The renting sector is a significant part of any country’s economy and serves the housing needs of many people whose financial situation is unsuitable for homeownership.

With the recent tax changes in the buy-to-let market, however, the number of rental properties is decreasing while the demand remains high, driving up rental costs.

An excellent article by Simon Rubinsohn features details on an RICS survey addressing the issue and its implications on current and future tenants.

At the end of the blog is the link to their page which is well worth a read.

Unless changes are made to buy-to-let market, tenants could see their rents rise by as much 15% by 2023.

That’s according to a new survey by the Royal Institution of Chartered Surveyors (RICS) which found that the number of new instructions of properties for rent has fallen a further 9%.

That means there is now a continued decrease in the availability of rental properties, yet the demand seems as resilient as ever.

RICS have suggested that the recent tax changes that the Government have brought into the market are responsible for pushing more buy-to-let landlords out of the market.

Over the next twelve months, rents are projected to increase by a little short of +2% nationally, but the shortfall in supply over the medium term is expected to force a cumulative rise of around +15% (based on three month average of responses) by the middle of 2023.
+ + +
**Check your understanding**
1) Does each statement below agree with the text on rising rents? Answer yes or no for each, and quote the words of the text that decide it.
(a) RICS found that new instructions of properties for rent fell a further 9%.
(b) Over the next twelve months, rents are projected to rise by more than 2% nationally.
(c) Demand for rental properties is weakening.
2) Pick up the text on rising rents after its final sentence and write what comes next.

**Extracted material**
+ + +
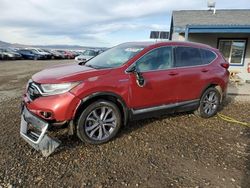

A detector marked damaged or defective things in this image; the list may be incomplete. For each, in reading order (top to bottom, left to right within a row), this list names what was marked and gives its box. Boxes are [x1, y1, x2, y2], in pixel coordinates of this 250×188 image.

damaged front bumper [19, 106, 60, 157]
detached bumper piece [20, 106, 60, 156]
+ + +
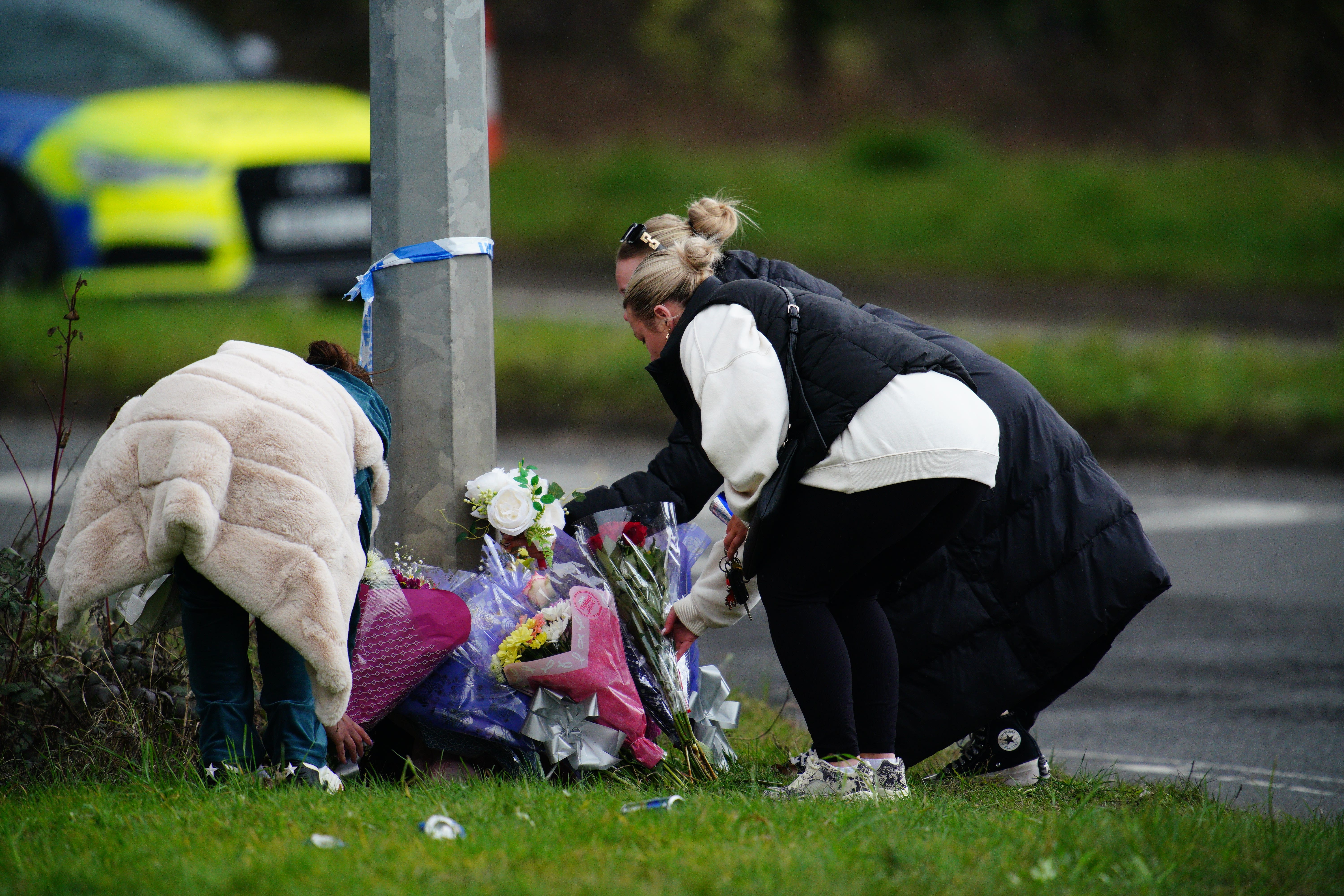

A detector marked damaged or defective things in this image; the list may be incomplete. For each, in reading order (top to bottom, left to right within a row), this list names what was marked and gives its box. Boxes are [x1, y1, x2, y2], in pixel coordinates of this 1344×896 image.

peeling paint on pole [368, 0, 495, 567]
+ + +
**Task-by-task answers**
1)
(a) Yes: "the number of new instructions of properties for rent has fallen a further 9%"
(b) No: "rents are projected to increase by a little short of +2% nationally"
(c) No: "yet the demand seems as resilient as ever"

2)
With things looking grim for those who rent rather than own their own home, RICS have called on the Government to take action and look again at the way the private rental sector is regulated.

Simon Rubinsohn, RICS Chief Economist, explained “The impact of recent and ongoing tax changes is clearly having a material impact on the Buy to Let sector as intended. The risk, as we have highlighted previously, is that a reduced pipeline of supply will gradually feed through into higher rents in the absence of either a significant uplift in the Build to Rent programme or government funded social housing.

“At the present time, there is little evidence that either is likely to make up the shortfall. This augers ill for those many households for whom owner occupation is either out of reach financially or just not a suitable tenure.”

Time will tell just how accurate these predictions are but there certainly appear to be problems mounting for tenants over the coming years.